== Exercise goal ==
Please copy the listing that follows exactly, leaving out any pictures.

== Information ==

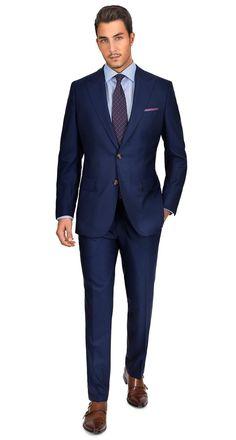 Sartoria Premium Blue Super 160s Suit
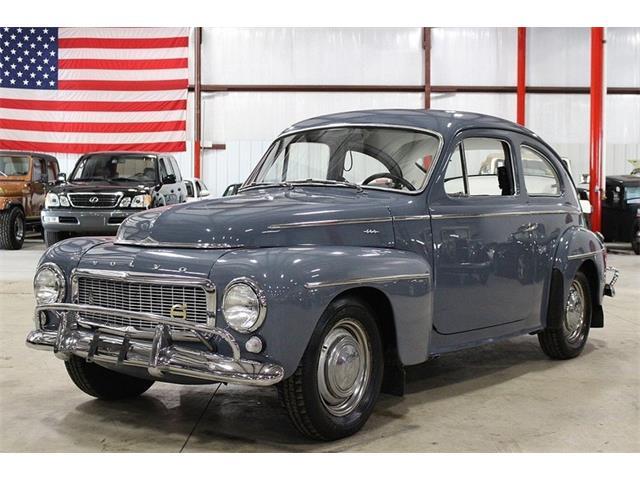 1962 Volvo 544S | 909831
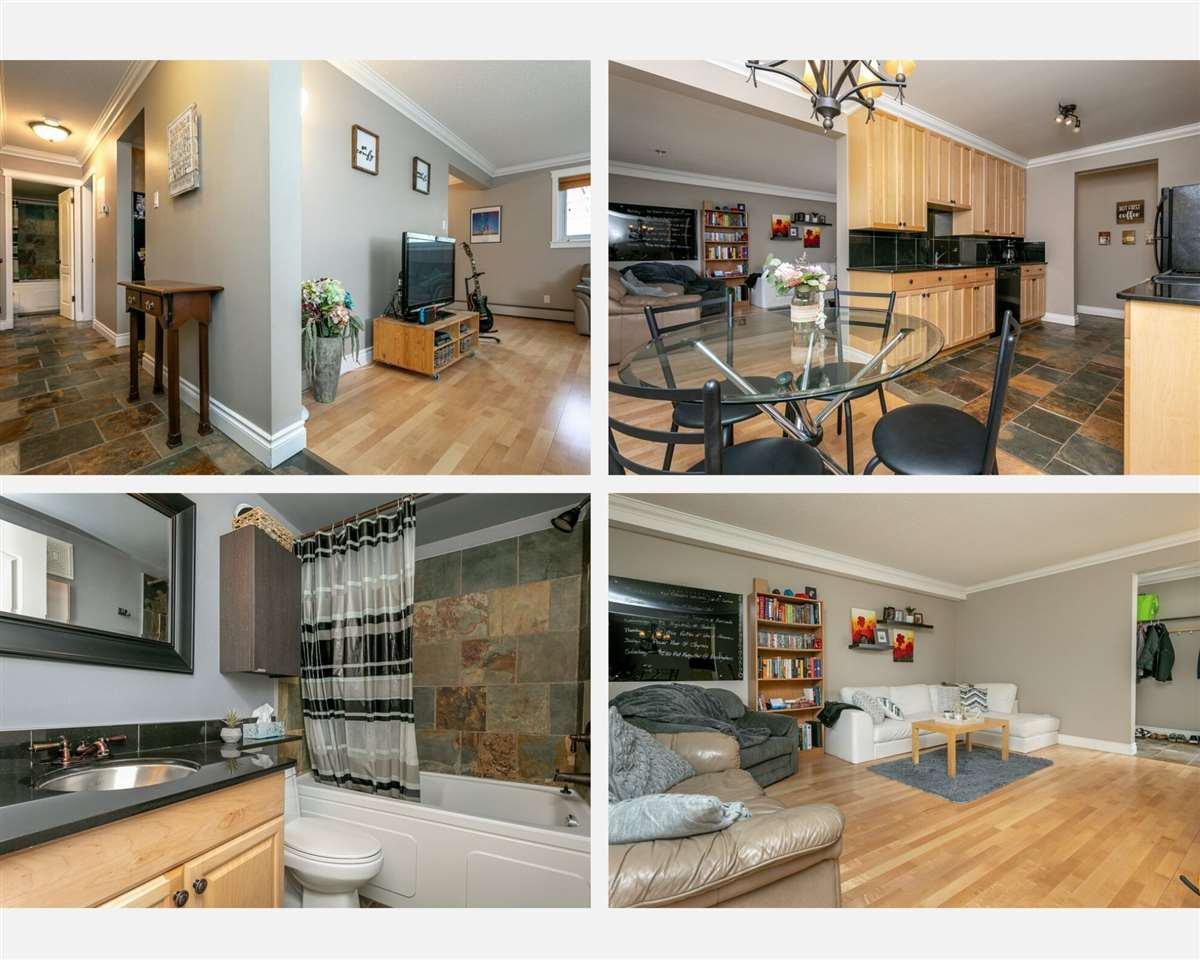 Main Photo: 106 10745 83 Avenue in Edmonton: Zone 15 Condo for sale : MLS®# E4197797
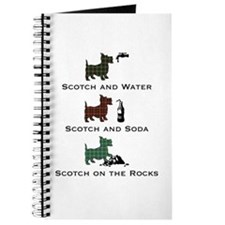 Scotties and Scotch - Journal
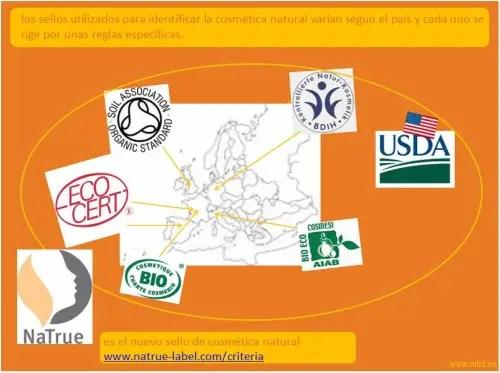 cosmetica3 - higiene sana y natural www.nitid.es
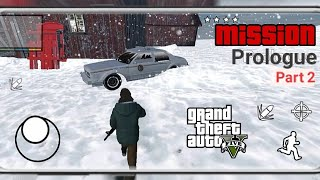 GTA V 2ND MISSION FOR ANDROID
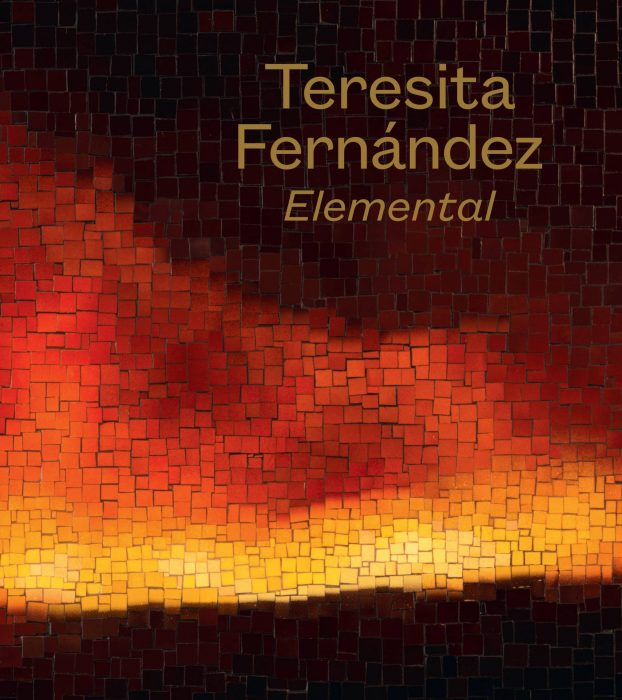 Cover for Teresita Fernández: Elemental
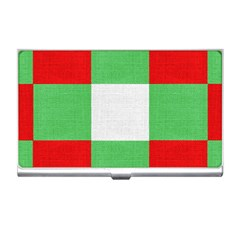 Fabric Christmas Colors Bright Business Card Holders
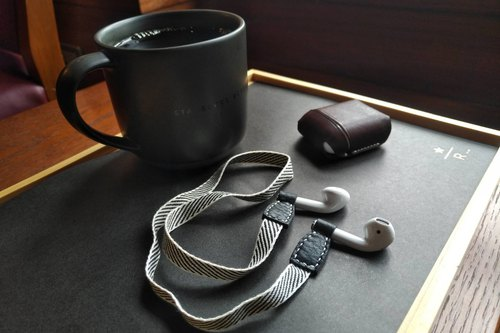 SLG Design D6 IMBL Top Leather AirPods Storage Case + Headphones Lanyard Set - Dark Brown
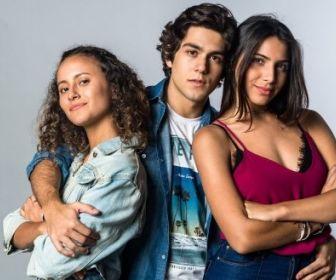 Com Malhação - Vidas Brasileiras, Globo tem audiência de quatro anos atrás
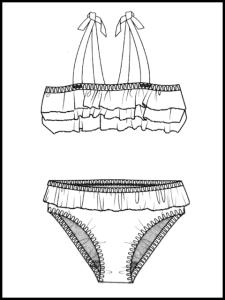 Bikini Kos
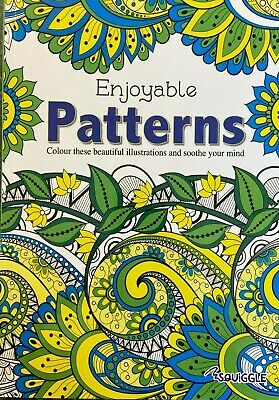 2 X Adult Colouring Book Books Therapy A4 Size + 20 Premium Colouring Pencils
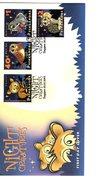 628773217 SINGAPORE 2003 FDC SCOTT 1050 1051 1052 1053 NOCTURAL ANIMALS TARSIER BARN OWL BARBIRUSA CLOUDED LEOPARD - Singapour (1959-...)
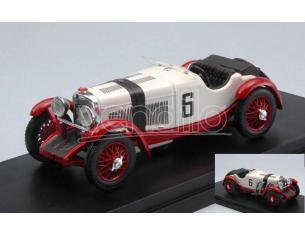 Rio RI4535 MERCEDES SSKL N.6 WINNER NURBURGRING 1927 R.CARACCIOLA 1:43 Modellino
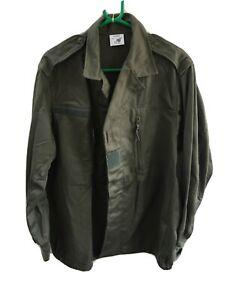 Dutch Army M1953 SEYNTEX Field Jacket - Olive Green. chest 40 inches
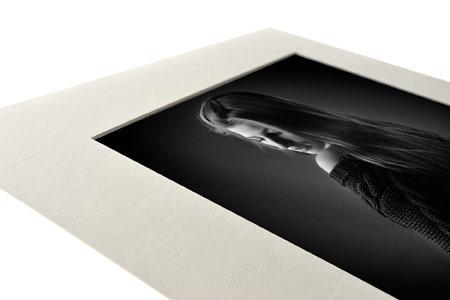 Carte cadeau pour un portrait en 30x30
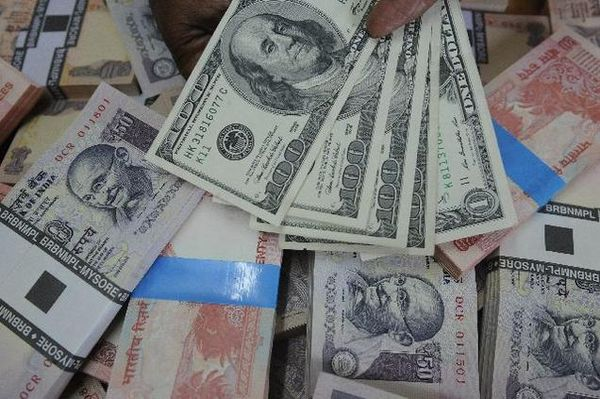 Rupee drops 7 paise against dollar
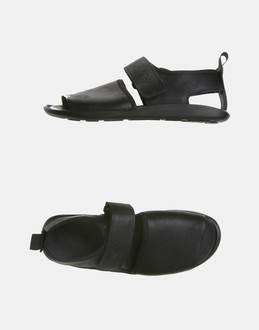 More information or Buy online MAN - CAMPER - FOOTWEAR - SANDALS - AT YOOX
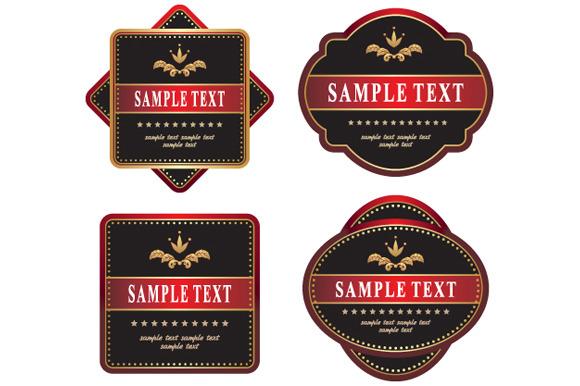 Set Of Labels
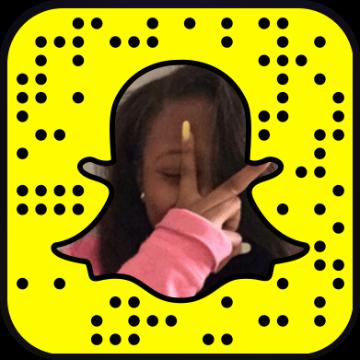 Mel B Snapchat username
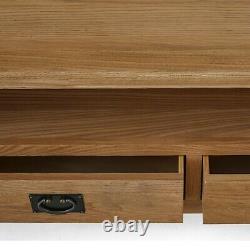 Extra Large Tv Stand Unit Cabinet Rustic Oak 2 Tiroir De Porte Zelah Bois Massif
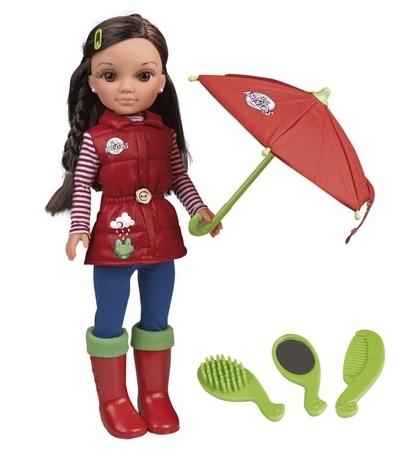 Nancy días de lluvia con accesorios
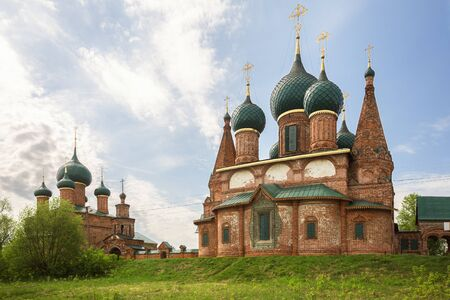 Temple architectural ensemble in Korovniki, Yaroslavl, Russia. Church of St. John Chrysostom and Church of the Vladimir Icon of the Mother of God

== Exercise result ==
 Sartoria Premium Blue Super 160s Suit
 1962 Volvo 544S | 909831
 Main Photo: 106 10745 83 Avenue in Edmonton: Zone 15 Condo for sale : MLS®# E4197797
 Scotties and Scotch - Journal
 cosmetica3 - higiene sana y natural www.nitid.es
 GTA V 2ND MISSION FOR ANDROID
 Cover for Teresita Fernández: Elemental
 Fabric Christmas Colors Bright Business Card Holders
 SLG Design D6 IMBL Top Leather AirPods Storage Case + Headphones Lanyard Set - Dark Brown
 Com Malhação - Vidas Brasileiras, Globo tem audiência de quatro anos atrás
 Bikini Kos
 2 X Adult Colouring Book Books Therapy A4 Size + 20 Premium Colouring Pencils
 628773217 SINGAPORE 2003 FDC SCOTT 1050 1051 1052 1053 NOCTURAL ANIMALS TARSIER BARN OWL BARBIRUSA CLOUDED LEOPARD - Singapour (1959-...)
 Rio RI4535 MERCEDES SSKL N.6 WINNER NURBURGRING 1927 R.CARACCIOLA 1:43 Modellino
 Dutch Army M1953 SEYNTEX Field Jacket - Olive Green. chest 40 inches
 Carte cadeau pour un portrait en 30x30
 Rupee drops 7 paise against dollar
 More information or Buy online MAN - CAMPER - FOOTWEAR - SANDALS - AT YOOX
 Set Of Labels
 Mel B Snapchat username
 Extra Large Tv Stand Unit Cabinet Rustic Oak 2 Tiroir De Porte Zelah Bois Massif
 Nancy días de lluvia con accesorios
 Temple architectural ensemble in Korovniki, Yaroslavl, Russia. Church of St. John Chrysostom and Church of the Vladimir Icon of the Mother of God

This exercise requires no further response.